Instrução A:
Cite, do excerto sobre a escola e o princípio da identidade, o trecho entre "Durante muito tempo" e "potencial de identificação.", inclusive.
Instrução B:
Dê seguimento ao excerto sobre a escola e o princípio da identidade a partir do ponto em que ele termina.

Excerto selecionado:
########
Não é esta a primeira vez que assoma a este canto de A Página a trialéctica das relações suposta na dinâmica que anima o movimento das figuras acima invocadas. A propósito de temas como a disciplina., a autonomia ou o projecto, frequentemente se tem aqui chamado a atenção para o facto de os problemas da escola não poderem ser pensados, hoje, segundo a lógica tradicional que assenta no princípio da identidade. Nos termos dum tal princípio, a realidade é essencialmente homogénea e as formas da sua evolução são pensadas como expressão de potencialidades já pré-contidas na sua forma actual. O heterogéneo é, assim, entendido como negação das potencialidades (ele é a negação daquilo que é a boa forma, o bom aluno, por exemplo), mas, quando as suas formas de existência assumem o estatuto de contraditório, é reduzido à condição de terceiro excluído. Isto significa que, segundo o princípio da identidade, o heterogéneo admite duas modalidades de ser pensado face ao homogéneo: a de polaridade complementar e a de incompatibilidade. No primeiro caso, o heterogéneo implica uma diferença de posição, de grau ( o mau aluno faz falta à definição do bom); no segundo caso, há uma diferença de natureza ? já não se pode reconhecer o "aluno"; ele é um "isso", um ente inominado que habita um mundo que não é o seu e tem de ser excluído.
Durante muito tempo a escola funcionou segundo esta lógica com o saber a desempenhar o princípio da identidade. o professor a exercer a função de actualização do saber (o exercício do saber em acto ou a identidade realizada) e o aluno como processo potencial de identificação.
Com a massificação da escola, o princípio de identidade que era o saber tornou-se paradoxal: ele é simultaneamente princípio de identidade e 3º excluído: na verdade, para ser princípio de identidade numa escola de massas, ele precisa de se reconhecer na heterogeneidade e, portanto, adaptar-se à diversidade dos públicos e das situações, o que lhe altera a identidade, sendo isso o que está pressuposto na flexibilidade curricular e, mais expressivamente ainda, nos currículos alternativos. Mas isso é justamente o que o remete para a condição de 3º excluído entre o professor e os alunos. É a posição do lugar do morto, como alguém lhe chamou.
########
Dados fornecidos:
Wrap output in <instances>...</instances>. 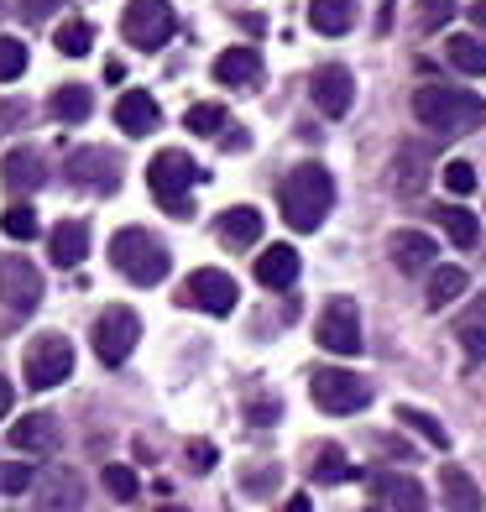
########
Resposta final A:
Durante muito tempo a escola funcionou segundo esta lógica com o saber a desempenhar o princípio da identidade. o professor a exercer a função de actualização do saber (o exercício do saber em acto ou a identidade realizada) e o aluno como processo potencial de identificação.

Resposta final B:
A falta de identidade do saber escolar está, assim, ligada à lógica da oportunidade do saber, ao saber como acontecimento significativo, condição que o remete para o domínio das subjectividades, cujo controlo só é possível mediante o contrato didáctico ou, como se vem insistindo ultimamente, para o projecto. A passagem duma dimensão de exterioridade e de intemporalidade do saber para uma dimensão de interioridade e de acontecimento, cuja medida é em grande parte função do significado que lhe seja atribuído pelo aluno, expõe o acto de ensinar a uma precariedade permanente e a consequência mais imediata é a de que a identidade profissional se passará a definir mais em termos de relação e comunicação que em termos de conteúdos específicos e de enunciados estruturados. Trata-se, todavia, de uma forma de identidade difícil de assumir, porque releva apenas do jeito ou duma certa forma de "lidar com eles"...E este é outro paradoxo não menos intrigante.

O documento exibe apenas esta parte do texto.